Maybe nowadays books that are marketed to young people give philosophical questions like this, but at the time I read it as a child I had never read anything like this book. I read and re-read the first trilogy as a child (that was all there was) and this one was always my favorite.
posted by Quonab at 10:25 AM on January 4 [4 favorites]


I love this book and the way it treats religion.

Me too! As a person who left the oppressive religion in which I was brought up, I felt “seen” in the way that Arha experiences doubt. The way that conflicting world views shift in and out of focus for her resonated for me.
posted by chrchr at 12:40 PM on January 4 [1 favorite]


I loved this so much. I loved Arha's prickliness, her growing up, her change of faith, I loved her story. I even loved Ged; he seems more mellow and gentler. It was striking, when he offered to stay in the mountains forever. I'm excited to read the supplemental essays, and honestly to re-read this book someday. Everyone felt a lot more real, somehow, and the world-building was fascinating.
posted by kalimac at 6:52 PM on January 4 [3 favorites]


I'm sorry you guys, I have been thinking about this book and the coup attempt this week has knocked my ability to comment all askew. I'll try again before the thread closes.

I've finished re-reading the original trilogy and as a comfort read have moved on to re-read The Telling, which is unsurprisingly appropriate to our moment.
posted by Lawn Beaver at 11:44 AM on January 8


Arha's experience of doubt resonated with me too, and it's only many years and re-readings later that I understand how she needed faith because there was no one she could trust. Manan loved her, and he and Thar were trustworthy in their own ways, but not in the way that a child needs: the trust that there are things a child must be protected from, the trust someone has the power and the will to protect you. That absence becomes the air the child Arha breathes, and in that vacuum her faith in the Nameless Ones, in being Arha, takes root. It's the discovery of trust that frees her from their service, that there are human realities she could rely on, in which she could be relied upon. It's taken me this long to understand, but her later choices trace back to this discovery - this is what is real, what you can trust, where you can be trusted.

I love that the Painted Room's images are significant later, and considering that neither Tenar nor Le Guin fully grasped that significance until they did.

I do hope things worked out for Penthe.
posted by Fish, fish, are you doing your duty? at 9:01 PM on January 9 [2 favorites]


What a lovely book! I'm reading the Earthsea books just now for the first time at the age of 48, and while it's a great pleasure to have these be new I sure wish I'd found my way to these books when I was much younger. I read plenty of other YA fantasy but I know LeGuin would have been better for me than Heinlein and Piers Anthony.

Tombs of Atuan is my favorite so far of the first three. What I like most is the inversion of the princess-in-the-tower trope, where the princess thinks she is in charge and ends up being rescued by her prisoner. It took awhile to build up but as Arha's character starts taking firm shape it gets great, then troubling, then horrifying, and then sort of sweet and romantic.

# [DATA SECTION]
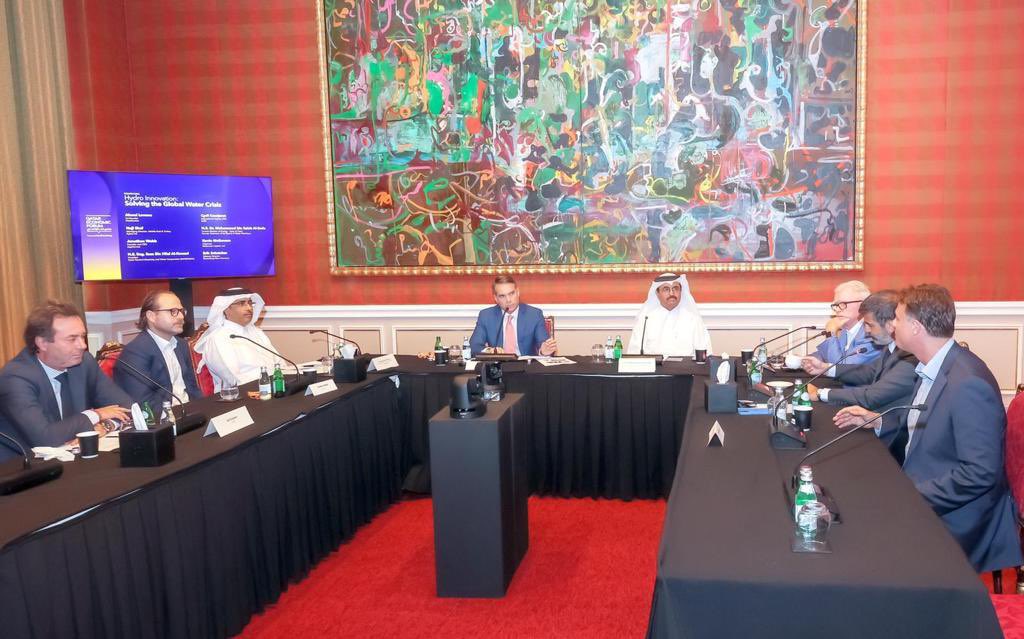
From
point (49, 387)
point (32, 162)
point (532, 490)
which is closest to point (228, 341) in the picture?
point (49, 387)

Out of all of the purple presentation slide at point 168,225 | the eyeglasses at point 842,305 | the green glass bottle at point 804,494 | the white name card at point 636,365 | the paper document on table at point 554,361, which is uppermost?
the purple presentation slide at point 168,225

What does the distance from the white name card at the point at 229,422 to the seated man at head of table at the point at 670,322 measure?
276cm

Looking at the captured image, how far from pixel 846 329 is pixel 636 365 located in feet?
4.25

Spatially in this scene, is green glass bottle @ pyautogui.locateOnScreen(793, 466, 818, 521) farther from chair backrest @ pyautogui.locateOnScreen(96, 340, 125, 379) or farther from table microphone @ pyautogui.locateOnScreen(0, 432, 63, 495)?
chair backrest @ pyautogui.locateOnScreen(96, 340, 125, 379)

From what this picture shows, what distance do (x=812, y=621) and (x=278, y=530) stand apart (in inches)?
93.6

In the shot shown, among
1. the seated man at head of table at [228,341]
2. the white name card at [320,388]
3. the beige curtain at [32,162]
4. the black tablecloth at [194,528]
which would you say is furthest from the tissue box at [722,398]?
the beige curtain at [32,162]

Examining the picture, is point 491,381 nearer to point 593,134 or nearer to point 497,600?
point 497,600

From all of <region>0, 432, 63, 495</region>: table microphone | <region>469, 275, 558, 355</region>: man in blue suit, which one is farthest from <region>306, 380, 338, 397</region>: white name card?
<region>469, 275, 558, 355</region>: man in blue suit

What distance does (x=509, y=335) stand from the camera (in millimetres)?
5574

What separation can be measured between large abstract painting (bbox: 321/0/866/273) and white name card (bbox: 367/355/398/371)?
1760mm

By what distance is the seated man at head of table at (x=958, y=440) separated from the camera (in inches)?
95.3

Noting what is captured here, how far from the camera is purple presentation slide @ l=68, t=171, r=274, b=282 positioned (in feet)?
17.8

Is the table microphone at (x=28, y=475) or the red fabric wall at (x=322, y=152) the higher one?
the red fabric wall at (x=322, y=152)

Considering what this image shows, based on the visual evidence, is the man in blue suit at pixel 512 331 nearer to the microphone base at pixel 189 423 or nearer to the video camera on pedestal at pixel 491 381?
the video camera on pedestal at pixel 491 381
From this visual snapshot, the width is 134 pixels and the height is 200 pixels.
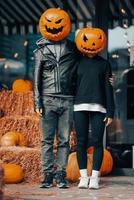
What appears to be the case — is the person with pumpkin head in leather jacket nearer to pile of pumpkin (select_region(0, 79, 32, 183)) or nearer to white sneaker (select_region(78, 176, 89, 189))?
white sneaker (select_region(78, 176, 89, 189))

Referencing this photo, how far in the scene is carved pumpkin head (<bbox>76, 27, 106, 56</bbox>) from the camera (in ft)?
22.0

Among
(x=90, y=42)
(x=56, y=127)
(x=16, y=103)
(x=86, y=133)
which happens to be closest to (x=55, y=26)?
(x=90, y=42)

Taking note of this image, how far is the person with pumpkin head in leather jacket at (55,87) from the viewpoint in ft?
21.5

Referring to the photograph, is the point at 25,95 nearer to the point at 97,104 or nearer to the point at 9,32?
the point at 9,32

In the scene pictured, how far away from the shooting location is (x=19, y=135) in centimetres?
802

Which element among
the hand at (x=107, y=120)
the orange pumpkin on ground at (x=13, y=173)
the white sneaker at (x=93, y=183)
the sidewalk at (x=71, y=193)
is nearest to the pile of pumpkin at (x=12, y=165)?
the orange pumpkin on ground at (x=13, y=173)

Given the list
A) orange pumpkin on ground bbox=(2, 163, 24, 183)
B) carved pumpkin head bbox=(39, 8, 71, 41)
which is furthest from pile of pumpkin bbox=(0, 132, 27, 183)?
carved pumpkin head bbox=(39, 8, 71, 41)

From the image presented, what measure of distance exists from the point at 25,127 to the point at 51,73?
1.76 metres

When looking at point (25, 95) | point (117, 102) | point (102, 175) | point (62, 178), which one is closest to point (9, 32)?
point (25, 95)

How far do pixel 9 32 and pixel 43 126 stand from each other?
288 centimetres

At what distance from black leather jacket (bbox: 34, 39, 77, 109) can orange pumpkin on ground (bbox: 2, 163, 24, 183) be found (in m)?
1.03

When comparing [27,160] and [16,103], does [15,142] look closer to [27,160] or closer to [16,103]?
[27,160]

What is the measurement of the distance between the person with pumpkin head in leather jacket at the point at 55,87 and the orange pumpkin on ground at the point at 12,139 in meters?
1.23

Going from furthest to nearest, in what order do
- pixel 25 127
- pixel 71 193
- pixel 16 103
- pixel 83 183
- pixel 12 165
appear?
pixel 16 103 < pixel 25 127 < pixel 12 165 < pixel 83 183 < pixel 71 193
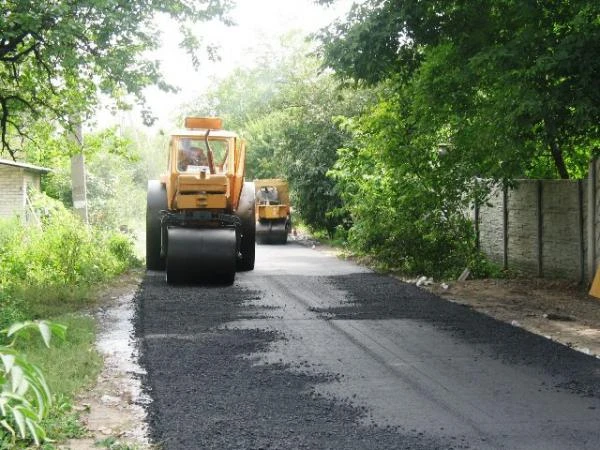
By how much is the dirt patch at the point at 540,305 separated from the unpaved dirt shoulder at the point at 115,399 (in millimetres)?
4870

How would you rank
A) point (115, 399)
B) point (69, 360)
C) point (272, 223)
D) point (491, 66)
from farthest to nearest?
point (272, 223) < point (491, 66) < point (69, 360) < point (115, 399)

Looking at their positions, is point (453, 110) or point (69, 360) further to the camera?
point (453, 110)

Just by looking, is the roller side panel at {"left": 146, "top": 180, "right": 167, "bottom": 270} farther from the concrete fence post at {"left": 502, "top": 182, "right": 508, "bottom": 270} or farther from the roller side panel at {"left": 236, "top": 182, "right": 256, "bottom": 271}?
the concrete fence post at {"left": 502, "top": 182, "right": 508, "bottom": 270}

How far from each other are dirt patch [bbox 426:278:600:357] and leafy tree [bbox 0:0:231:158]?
594 centimetres

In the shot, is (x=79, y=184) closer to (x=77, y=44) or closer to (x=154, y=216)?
(x=154, y=216)

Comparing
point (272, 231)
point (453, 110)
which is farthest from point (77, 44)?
point (272, 231)

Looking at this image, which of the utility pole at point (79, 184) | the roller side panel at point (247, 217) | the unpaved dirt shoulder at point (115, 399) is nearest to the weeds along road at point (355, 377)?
the unpaved dirt shoulder at point (115, 399)

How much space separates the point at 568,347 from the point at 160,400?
4.70 metres

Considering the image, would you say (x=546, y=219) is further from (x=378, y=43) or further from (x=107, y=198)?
(x=107, y=198)

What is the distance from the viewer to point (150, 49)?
44.2ft

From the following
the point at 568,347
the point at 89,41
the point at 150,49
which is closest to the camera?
the point at 568,347

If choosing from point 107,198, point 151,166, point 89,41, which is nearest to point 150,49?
point 89,41

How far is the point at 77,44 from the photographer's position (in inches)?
488

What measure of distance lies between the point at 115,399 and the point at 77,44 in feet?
24.3
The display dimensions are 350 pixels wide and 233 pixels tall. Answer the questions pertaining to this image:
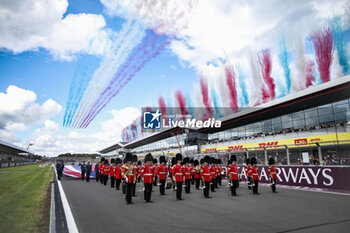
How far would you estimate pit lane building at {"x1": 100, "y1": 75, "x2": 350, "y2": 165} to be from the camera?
14.7 meters

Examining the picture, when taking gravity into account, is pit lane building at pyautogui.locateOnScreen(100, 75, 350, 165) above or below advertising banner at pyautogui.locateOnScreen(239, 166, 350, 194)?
above

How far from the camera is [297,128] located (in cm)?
2817

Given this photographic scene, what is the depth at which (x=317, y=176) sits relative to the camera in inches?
528

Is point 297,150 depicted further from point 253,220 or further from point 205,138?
point 205,138

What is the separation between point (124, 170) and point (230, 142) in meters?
28.1

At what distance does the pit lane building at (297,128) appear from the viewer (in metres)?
14.7

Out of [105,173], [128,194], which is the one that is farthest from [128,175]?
[105,173]

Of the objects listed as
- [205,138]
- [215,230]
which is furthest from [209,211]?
[205,138]

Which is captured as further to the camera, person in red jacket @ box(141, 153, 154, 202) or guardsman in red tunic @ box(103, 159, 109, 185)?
guardsman in red tunic @ box(103, 159, 109, 185)

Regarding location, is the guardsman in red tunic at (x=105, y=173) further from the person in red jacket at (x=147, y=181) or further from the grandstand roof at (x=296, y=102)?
the grandstand roof at (x=296, y=102)

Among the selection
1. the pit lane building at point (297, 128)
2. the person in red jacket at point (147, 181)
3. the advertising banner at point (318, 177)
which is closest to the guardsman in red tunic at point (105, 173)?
the person in red jacket at point (147, 181)

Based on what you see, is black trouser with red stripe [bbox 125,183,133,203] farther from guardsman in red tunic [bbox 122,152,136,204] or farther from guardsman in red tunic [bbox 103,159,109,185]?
guardsman in red tunic [bbox 103,159,109,185]

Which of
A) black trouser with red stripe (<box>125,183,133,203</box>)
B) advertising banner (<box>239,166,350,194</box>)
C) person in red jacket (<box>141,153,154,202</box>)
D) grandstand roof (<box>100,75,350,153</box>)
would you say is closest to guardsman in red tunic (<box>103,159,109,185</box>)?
person in red jacket (<box>141,153,154,202</box>)

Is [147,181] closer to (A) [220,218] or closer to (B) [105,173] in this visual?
(A) [220,218]
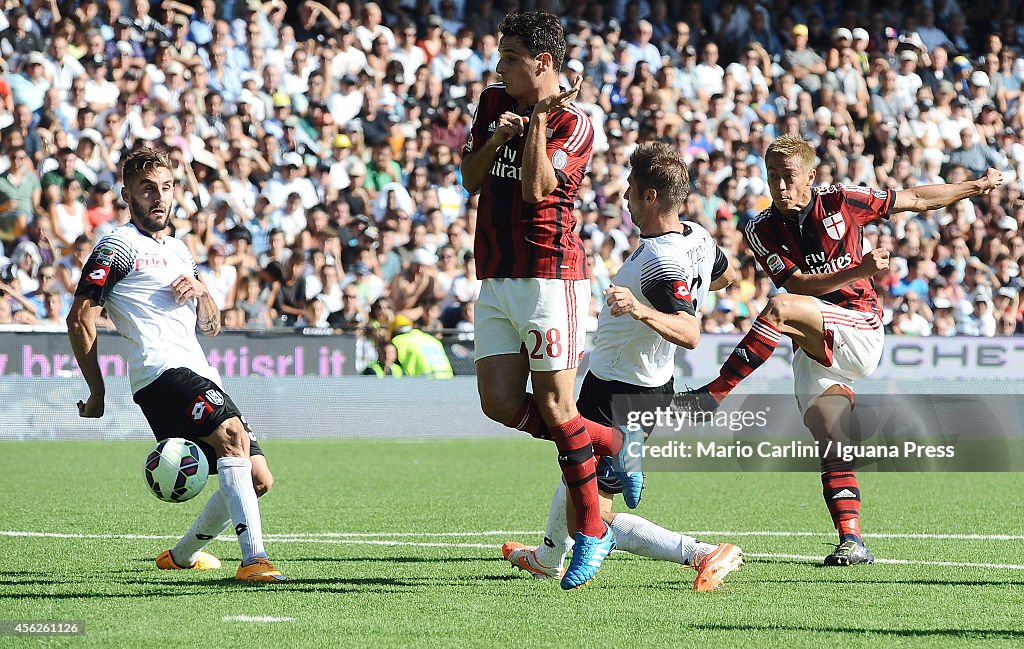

# [TASK DIRECTIONS]
Reproduce word for word the passage of the Earthsea discussion thread running from "Me too! As a" down to "resonated for me.".

# [ANSWER TO THIS EXERCISE]
Me too! As a person who left the oppressive religion in which I was brought up, I felt “seen” in the way that Arha experiences doubt. The way that conflicting world views shift in and out of focus for her resonated for me.